56. Celaka

10.7K 328 26
                                    

Perlahan, sungguh perlahan.

Riuh itu kian mendera.

Angan akan hadirnya seorang yang biasa mengisi mimpi, kini harus perlahan sirna.

Menyisakan kenangan yang seakan terus menghantui.

Dan itulah yang terus terulang di ingatan Bumi. Setiap harinya, bagaikan rekaman sebuah kaset kusut yang diulang berjuta kali, seperti itulah kenangan akan Ansara menghantuinya.

Di setiap sudut rumah megah yang ia sempat tinggali bersama Ansara, tersimpan kilasan cantiknya sang puan yang sempat terekam di ingatan Bumi. Di ingatan Bumi, Ansara terlihat penuh senyum.

Gadis itu memang selalu penuh cinta untuknya, menyambutnya dengan kasih sayang yang mungkin tak terhitung jumlahnya. Hanya selama ini, Bumi seakan memilih mengikatkan kain di sekitaran matanya, agar gelap, agar tak terlihat segala rupa cantiknya.

Senyumnya, elok tubuhnya, serta manis aromanya, adalah hal yang paling sulit hilang dari kepala Bumi hingga kini. Ansara adalah ciptaan tuhan yang spesial, yang dengan mudahnya meninggalkan jejak di benak orang yang gemar menghabiskan waktu dengannya.

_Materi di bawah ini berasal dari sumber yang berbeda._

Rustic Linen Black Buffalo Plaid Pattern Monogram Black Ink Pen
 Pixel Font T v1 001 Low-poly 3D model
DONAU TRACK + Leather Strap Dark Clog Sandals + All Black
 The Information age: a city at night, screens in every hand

Tak sanggup Bumi merangkum rasa, sebab nalarnya tak lagi ikut berjalan. Saking luasnya rasa rindu itu, Bumi seringkali menghabiskan waktu dengan berbaring di kasur yang bahkan masih meninggalkan samar aroma manis dari parfum yang Ansara sering kenakan.

Senyumnya pahit, sepahit rasa kopi yang sekarang tak terasa seenak dulu. Entah ramuan jenis apa yang Ansara campurkan ke racikan kopinya dulu, sebab setelah ia pergi, rasa kopi manapun tak ada yang bisa menyamai.

Menyesal.

Bumi sering sekali mendengar hal ini dulu. Dimana memang biasanya penyesalan akan datang belakangan. Karena jika tidak, maka mungkin sel penjara pun akan penuh saking banyaknya manusia yang menyadari kesalahan di awal.

Seperti dirinya sekarang, menyesal. Terlebih, ketika Ansara mengucap kata terlambat. Kata yang sejak dulu paling Bumi takuti. Sebab baginya, waktu adalah hal yang utama. Ajaran turun temurun yang hadir melalui Gepa itu, terus diterapkan dengan baik hingga ke sang cucu bungsu keluarga Dhiagatri.

Bumi selalu memastikan semuanya berjalan sesuai rencana, terstruktur rapi, dan tidak ada yang tertinggal. Pantang baginya terlambat melakukan sesuatu, nyaris tidak mungkin bahkan. Tapi, Bumi sadar bahwa perkara kali ini, bukan seenteng masalah sehari-harinya.

Nyatanya, ia selalu terlambat.

Terlambat menyadari, terlambat meyakinkan, dan terlambat mencintai.

Pernah dengar ungkapan she fell first, he fell deeper?

Mungkin itulah yang terjadi pada Bumi dan Ansara sekarang. Hanya saja, Bumi terlambat menyadari. Terlambat mengetahui bahwa isi hatinya sebenarnya sudah menyeruak sejak ia mengenal Ansara.

Lelaki itu berjalan gontai menuju ke ruang kerja. Tempat dimana tragedi menyakitkan itu terjadi. Ditatapnya amplop cokelat yang sudah lama tak tersentuh, yang Bumi ketahui isinya sebagai kelengkapan berkas perceraian mereka.

Baru hari ini, Bumi berani menyentuh lagi berkas tersebut. Berkontemplasi dengan dirinya sendiri akan apa hal yang bisa dilakukan.

Bumi terduduk disana, menghabiskan waktu nyaris seharian demi mencari satu kesimpulan dari rangkaian cerita yang harus ia lakukan segera. Siang berganti malam, malam pun nyaris bertemu kembali dengan pagi saat pada akhirnya Bumi memutuskan satu hal di benaknya.

Lelaki itu menatap kearah satu lembar yang harus ia tanda tangani, satu lembar yang bisa menyengerakan perceraian mereka jika keduanya bertanda tangan. Bumi tersenyum getir, hanya sejenak, sebelum tawanya meledak.